Crawled caption data:
Start of Block
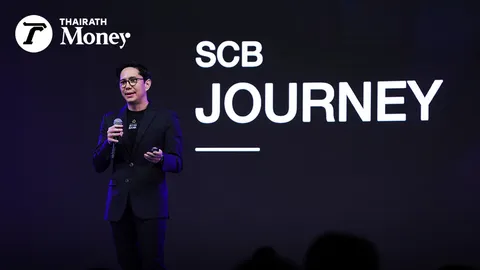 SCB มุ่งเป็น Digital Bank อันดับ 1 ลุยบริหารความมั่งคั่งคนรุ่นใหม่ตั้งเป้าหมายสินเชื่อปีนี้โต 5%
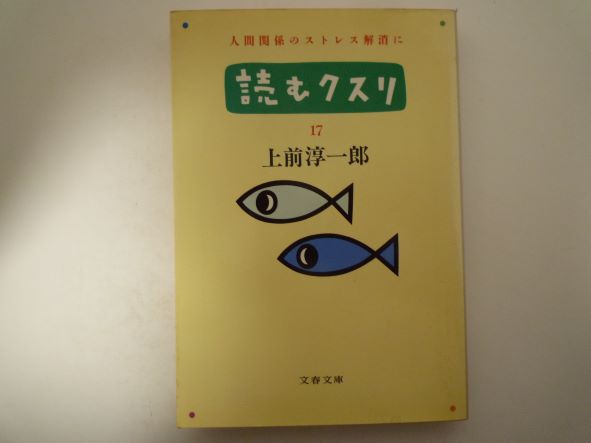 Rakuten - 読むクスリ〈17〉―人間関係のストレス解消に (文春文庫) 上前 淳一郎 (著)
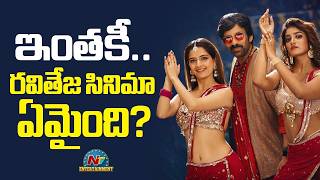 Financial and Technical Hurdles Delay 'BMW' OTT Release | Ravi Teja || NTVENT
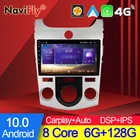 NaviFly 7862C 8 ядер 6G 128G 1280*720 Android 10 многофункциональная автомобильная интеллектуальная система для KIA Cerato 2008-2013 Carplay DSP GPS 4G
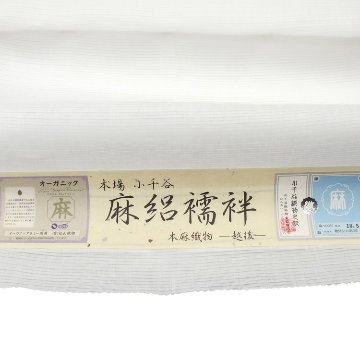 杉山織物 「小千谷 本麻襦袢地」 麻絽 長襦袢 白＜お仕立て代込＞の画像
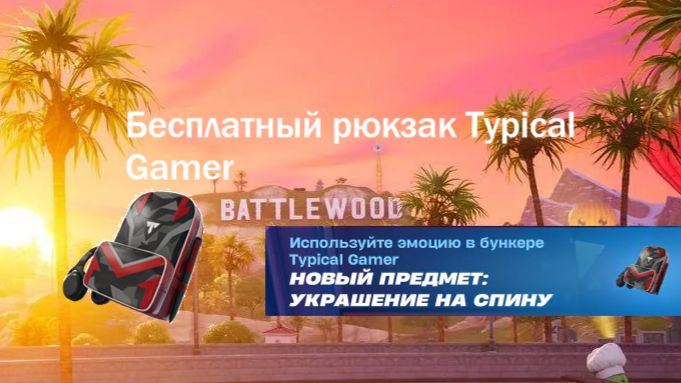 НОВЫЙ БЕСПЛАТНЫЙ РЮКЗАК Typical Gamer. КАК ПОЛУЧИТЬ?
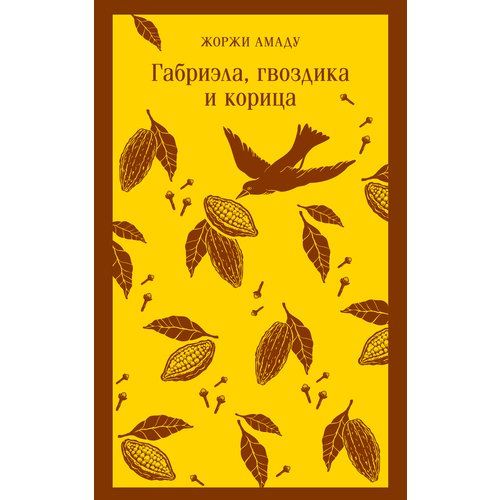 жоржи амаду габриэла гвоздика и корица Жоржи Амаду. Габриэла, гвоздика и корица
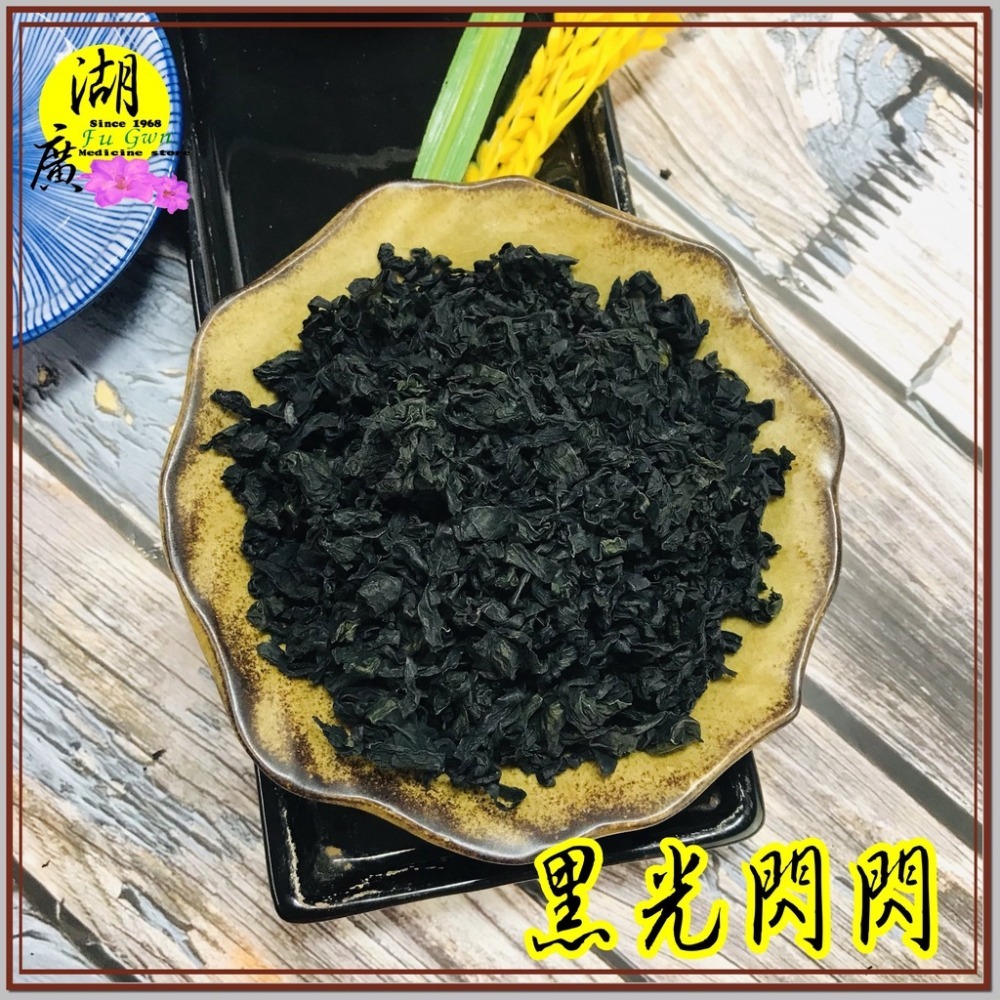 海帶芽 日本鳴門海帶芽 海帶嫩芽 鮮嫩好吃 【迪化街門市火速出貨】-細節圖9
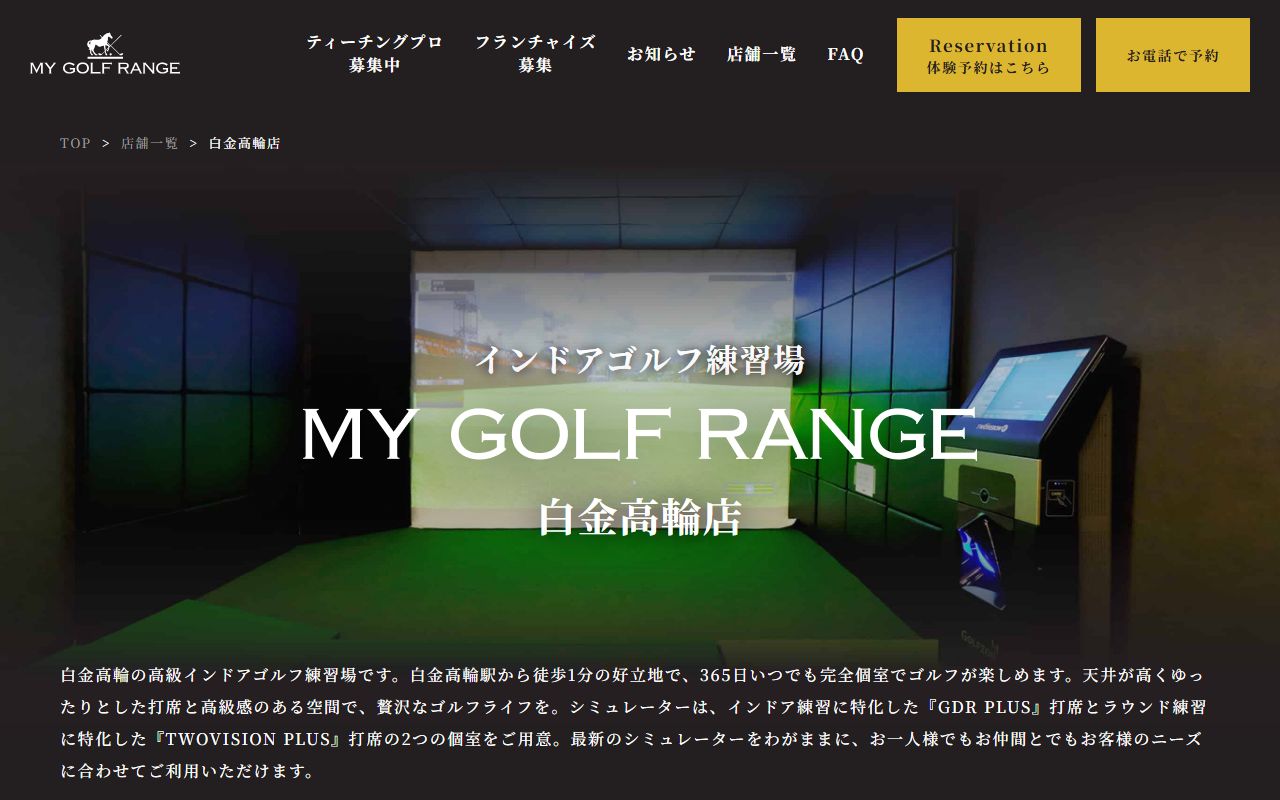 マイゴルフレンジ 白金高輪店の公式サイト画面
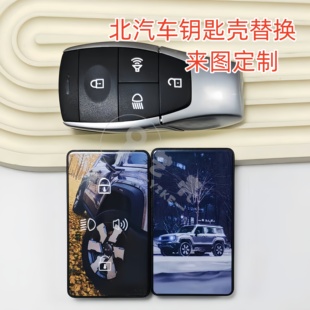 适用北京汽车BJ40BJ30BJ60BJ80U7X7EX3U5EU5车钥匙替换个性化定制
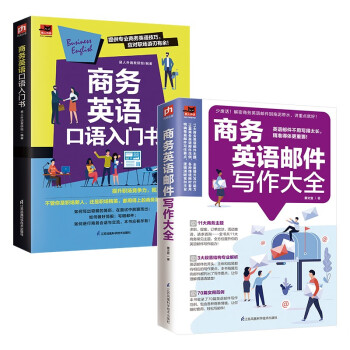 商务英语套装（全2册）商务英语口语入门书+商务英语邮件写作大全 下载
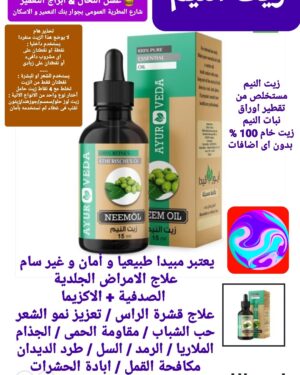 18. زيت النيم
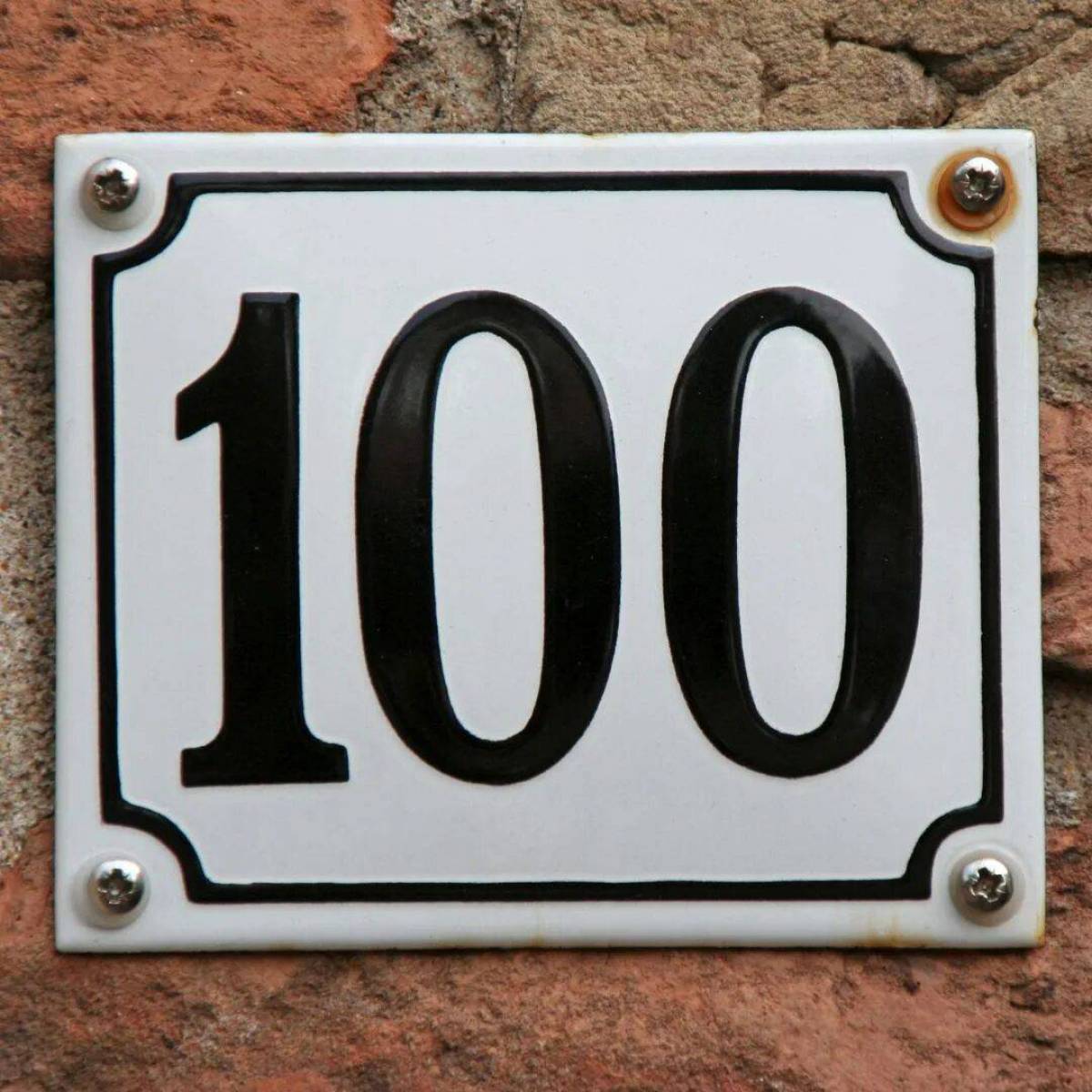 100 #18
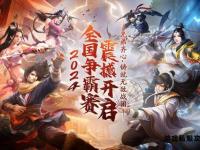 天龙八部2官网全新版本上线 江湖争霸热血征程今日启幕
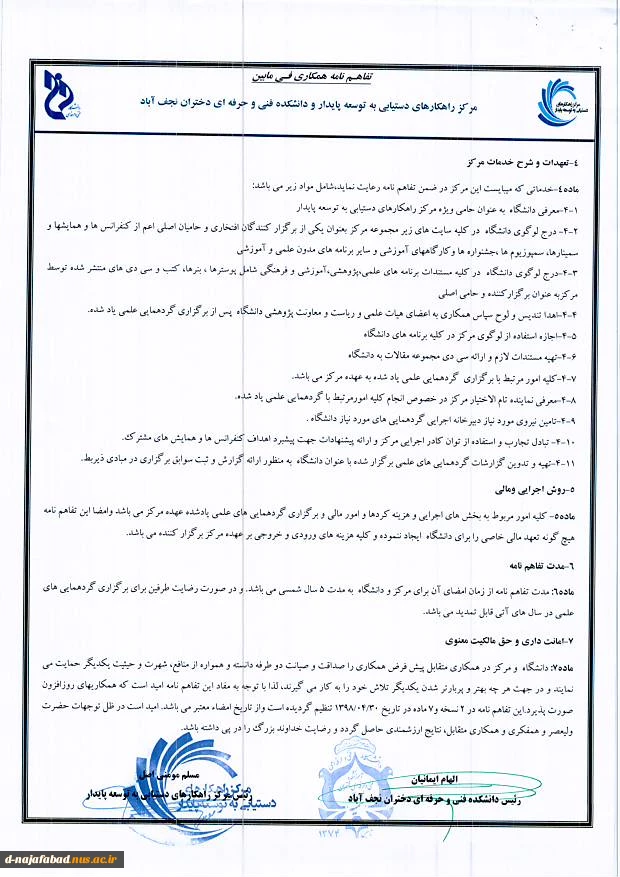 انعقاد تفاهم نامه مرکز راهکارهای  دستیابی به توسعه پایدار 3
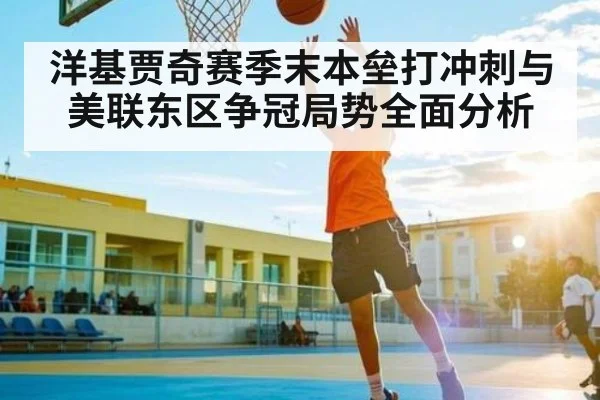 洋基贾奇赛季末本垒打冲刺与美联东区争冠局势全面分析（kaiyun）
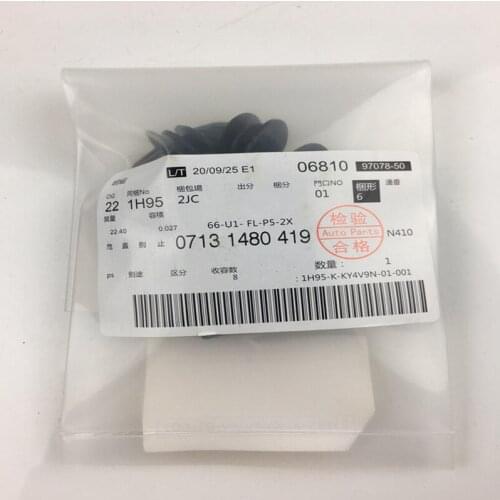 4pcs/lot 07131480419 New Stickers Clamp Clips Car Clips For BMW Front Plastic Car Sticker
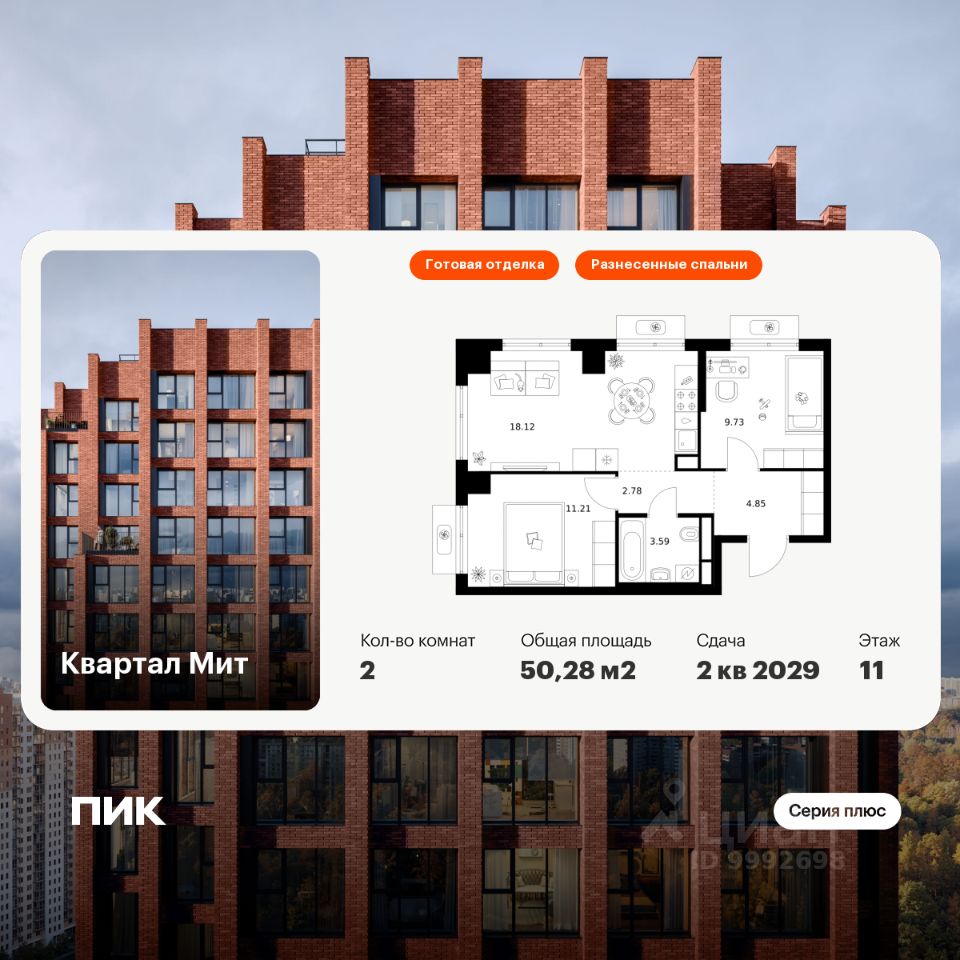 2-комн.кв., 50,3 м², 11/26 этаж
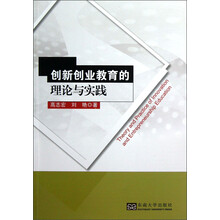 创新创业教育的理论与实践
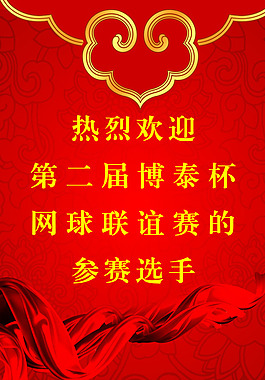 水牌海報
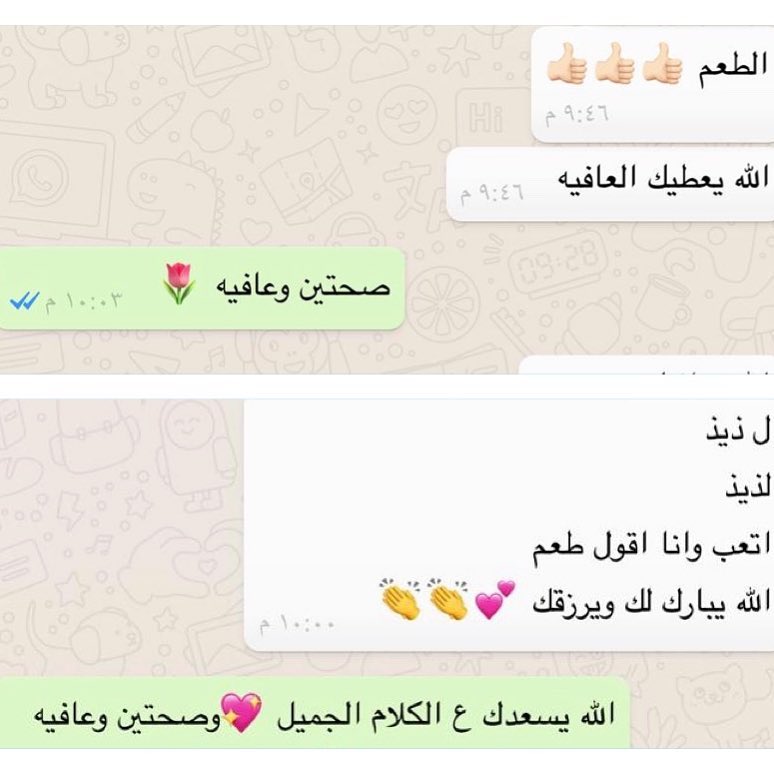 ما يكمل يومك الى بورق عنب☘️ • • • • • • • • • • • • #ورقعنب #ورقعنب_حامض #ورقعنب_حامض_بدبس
End of Block
TRY IT> Output every caption line above without any changes, leaving out the pictures.

SOLUTION>
 SCB มุ่งเป็น Digital Bank อันดับ 1 ลุยบริหารความมั่งคั่งคนรุ่นใหม่ตั้งเป้าหมายสินเชื่อปีนี้โต 5%
 Rakuten - 読むクスリ〈17〉―人間関係のストレス解消に (文春文庫) 上前 淳一郎 (著)
 Financial and Technical Hurdles Delay 'BMW' OTT Release | Ravi Teja || NTVENT
 NaviFly 7862C 8 ядер 6G 128G 1280*720 Android 10 многофункциональная автомобильная интеллектуальная система для KIA Cerato 2008-2013 Carplay DSP GPS 4G
 杉山織物 「小千谷 本麻襦袢地」 麻絽 長襦袢 白＜お仕立て代込＞の画像
 НОВЫЙ БЕСПЛАТНЫЙ РЮКЗАК Typical Gamer. КАК ПОЛУЧИТЬ?
 жоржи амаду габриэла гвоздика и корица Жоржи Амаду. Габриэла, гвоздика и корица
 海帶芽 日本鳴門海帶芽 海帶嫩芽 鮮嫩好吃 【迪化街門市火速出貨】-細節圖9
 マイゴルフレンジ 白金高輪店の公式サイト画面
 适用北京汽车BJ40BJ30BJ60BJ80U7X7EX3U5EU5车钥匙替换个性化定制
 商务英语套装（全2册）商务英语口语入门书+商务英语邮件写作大全 下载
 18. زيت النيم
 100 #18
 天龙八部2官网全新版本上线 江湖争霸热血征程今日启幕
 انعقاد تفاهم نامه مرکز راهکارهای  دستیابی به توسعه پایدار 3
 洋基贾奇赛季末本垒打冲刺与美联东区争冠局势全面分析（kaiyun）
 4pcs/lot 07131480419 New Stickers Clamp Clips Car Clips For BMW Front Plastic Car Sticker
 2-комн.кв., 50,3 м², 11/26 этаж
 创新创业教育的理论与实践
 水牌海報
 ما يكمل يومك الى بورق عنب☘️ • • • • • • • • • • • • #ورقعنب #ورقعنب_حامض #ورقعنب_حامض_بدبس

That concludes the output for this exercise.